Omi Schneider kommt auf mich zu
    Ich weiß nicht mehr, wann genau meine Gartennachbarin Omi Schneider mein Holunder zu stören begann. Als ihr Mann noch lebte, störte mein Holunder sie jedenfalls nicht. Da war es noch ihr Mann, der sie störte. Mehr noch war es der grundsätzlich störende Zustand der Welt im Allgemeinen, den nach und nach in Ordnung zu bringen sie ihren Mann schon seit längerem gebeten hatte. Er war dazu aber offenbar nicht in der Lage.
    Omi Schneider rief ihren Mann immer Hartmut, und sie rief ihn ziemlich häufig. Hartmut sollte «endlich mal den Rost aus dem Flieder schneiden». Hartmut sollte «die widerlichen Maiglöckchen nicht nur immer abschneiden, sondern richtig ausgraben». Hartmut sollte auch den Mooskratzer schleifen, die Irisknollen vorher beizen und die Leimringe anbringen, weil er es «sonst bald ganz lassen» könne. Das war alles an einem Tag nicht zu schaffen, denn Hartmut bewegte sich sehr langsam. Seine Langsamkeit steigerte sich sogar zu einer Art Superzeitlupe, wenn Omi Schneider in Reichweite war. Es war, als fürchtete er, schnellere Bewegungen könnten sich plötzlich selbständig machen und ungefragt zu Amok und Blutrausch übergehen. (So zu handeln war schon ziemlich Hartmut, und umsonst nennt heute niemand mehr sein Kind so. Heute müsstense alle Weichmut heißen.) Seine mit dem Alter löchrig gewordene Selbstbeherrschung gestattete ihm nur gleichmäßige, betont langsame und ganz bewusstausgeführte Handlungen, wenn er zum Beispiel das sorgfältig geschärfte und gut in der Hand liegende Beil aus dem Schuppen holte, um, um, um, ja was nochmal?   … ach, ja, die Pflanzstöcke für die Tomaten anzuspitzen. Es war ein Teufelskreis, denn von allen Dingen, die Omi Schneider an Hartmut störten, stand die entsetzliche Langsamkeit ihres Gatten an allererster Stelle.

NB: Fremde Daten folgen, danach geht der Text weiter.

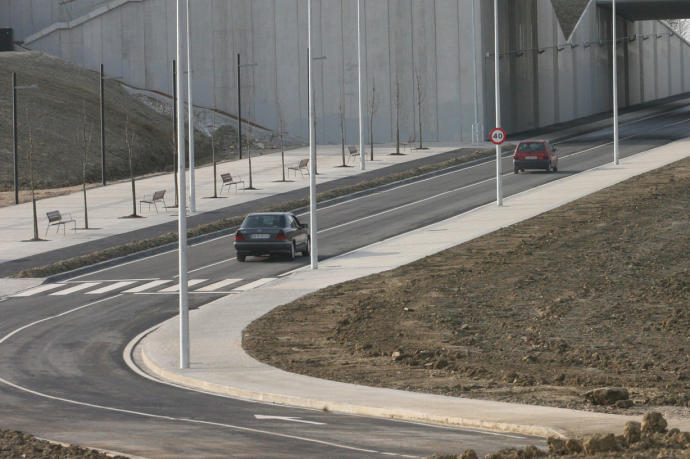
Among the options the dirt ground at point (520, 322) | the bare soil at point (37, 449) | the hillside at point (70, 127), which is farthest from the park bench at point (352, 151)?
the bare soil at point (37, 449)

    Er war allerdings selber schuld. Omi Schneider war mal ein fesches Ding gewesen und – wichtig nach dem Krieg – schön drall, damals in der Kammgarnspinnerei. Das war, als sie noch Pawelke hieß, und vertrieben war sie sowieso, wie Onomasten jetzt schon ahnen. Sie war zehn Jahre jünger als Hartmut, ihr Lehrlingsausbilder, und hatte ein kesses Mundwerk. Das imponierte ihm, und er heiratete sie. Richtig wäre es gewesen, Gisela Grubitzsch zu heiraten, die ein bisschen ein zu kurzes Bein hatte, aber gottlob kein kesses Mundwerk und auch später keins bekam.
    Ich musste das jetzt ausbaden. Denn eines Tages fiel Hartmut Schneider langsam und bedächtig gegen die Pergola und starb ohne viel Aufhebens. Omi Schneider rief noch: «Hartmut, Herrgott nochmal, du drückst die ganze Pergola ein!», aber Hartmut starb einfach weiter. Wenn man stirbt, ist eine «Preishammer!»-Spanholz-Pergola zu 49   Euro vermutlich nicht Grund genug, damit aufzuhören. Am Montag hatten sie noch neue Tassen gekauft. Jetzt war der Mann tot, die Pergola hin. Und dann noch vertrieben. Omi Schneider fühlte sich vom Schicksal echt in die Zange genommen.